Up to 14% of Australian University Students May Be Plagiarizing From Web, Study Suggests
By ANDREA L. FOSTER
Up to 14 percent of Australian university students may be pirating material off the Internet for their essays, according to a study commissioned by six Australian universities.
The study used a U.S.-based plagiarism-detection service called Turnitin.com to analyze 1,925 essays, each provided by a different student at the six institutions. The essays, which were evaluated this year, covered 20 different subjects. Turnitin.com checked the papers against publicly available Web sites and other electronic sources available to students.
Turnitin.com is among the most widely used plagiarism-detection services. The service keeps student papers in order to enlarge its database of manuscripts, books, and journals. Other services, such as Copycatch and Eve2, run student papers through a computer program without holding on to the papers.
In the Australian study, Turnitin.com detected that 166 of the essays, or 8.62 percent of the total, had more than a quarter of their material pilfered from electronic sources. Fourteen percent of the essays had 5 percent or more of the material plagiarized.
The material was plagiarized from hundreds of Internet sites, including five well-known cheat sites, the report says. Plagiarism from other students' electronic papers also was detected.
The study was conducted by a company called CAVAL Collaborative Solutions, which is owned by nine universities in the Australian state of Victoria (CAVAL stands for Cooperative Action among Victorian Academic Libraries). The company is recommending that Victoria's universities use Turnitin.com to control cheating among their students.
The company also recommends that universities establish education programs to help students understand what cheating and plagiarism mean. "Universities are bound to lose their reputations unless they do something about it," says Steve O'Connor, chief executive officer of CAVAL.
Mr. O'Connor says CAVAL decided to use Turnitin.com to evaluate the essays because of the breadth of electronic sources it compares student papers to. In addition, the service was highly recommended by Britain's Joint Information Systems Committee, which recently signed a contract with Turnitin.com under which the company serves more than 700 higher-education institutions in Britain.
The six institutions involved in the study were Deakin, La Trobe, Monash, RMIT, and Victoria Universities, and the University of Ballarat.

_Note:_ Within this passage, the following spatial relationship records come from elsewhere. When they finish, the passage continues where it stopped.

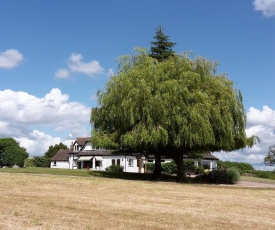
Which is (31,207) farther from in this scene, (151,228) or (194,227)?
(194,227)

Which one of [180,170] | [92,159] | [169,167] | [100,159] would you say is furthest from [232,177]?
[92,159]

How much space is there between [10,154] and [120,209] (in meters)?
80.9

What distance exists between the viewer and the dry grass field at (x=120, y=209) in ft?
38.3

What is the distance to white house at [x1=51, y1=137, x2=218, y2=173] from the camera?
64.5 metres

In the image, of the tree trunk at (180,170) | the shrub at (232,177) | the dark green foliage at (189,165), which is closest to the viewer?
the tree trunk at (180,170)

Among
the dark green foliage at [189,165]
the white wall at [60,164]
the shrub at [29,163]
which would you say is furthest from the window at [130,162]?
the shrub at [29,163]

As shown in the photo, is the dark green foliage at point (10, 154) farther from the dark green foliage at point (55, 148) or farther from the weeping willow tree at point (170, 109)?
the weeping willow tree at point (170, 109)

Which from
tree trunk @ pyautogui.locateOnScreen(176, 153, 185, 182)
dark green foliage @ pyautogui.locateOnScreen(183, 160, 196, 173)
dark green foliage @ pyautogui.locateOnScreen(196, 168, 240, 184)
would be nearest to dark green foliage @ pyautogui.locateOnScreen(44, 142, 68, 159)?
dark green foliage @ pyautogui.locateOnScreen(183, 160, 196, 173)

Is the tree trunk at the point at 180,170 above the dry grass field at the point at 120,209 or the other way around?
Answer: above

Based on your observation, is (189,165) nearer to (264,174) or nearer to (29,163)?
(264,174)

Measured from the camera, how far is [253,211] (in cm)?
1636

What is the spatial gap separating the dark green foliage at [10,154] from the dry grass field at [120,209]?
7070 centimetres

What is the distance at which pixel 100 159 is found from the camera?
226ft

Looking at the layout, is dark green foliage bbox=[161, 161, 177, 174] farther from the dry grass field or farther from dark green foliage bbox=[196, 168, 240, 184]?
the dry grass field
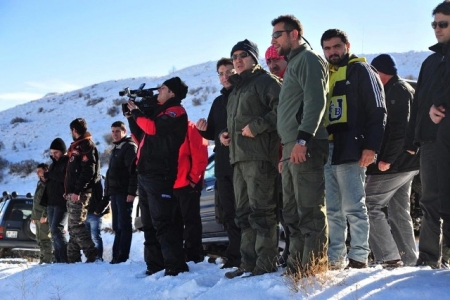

About 150,000 students are enrolled in the universities.
Richard L. Austin, a horticulture professor at the University of Nebraska at Lincoln who designed a competing plagiarism-detection service, WordCheck, says higher-education officials need to attack the underpinnings of student plagiarism before signing up with plagiarism-detection services. Students are referred to Web sites so often that they lose sight of the difference between honest research and plagiarism, he says, adding that they also don't know how to cite material they find on the Internet.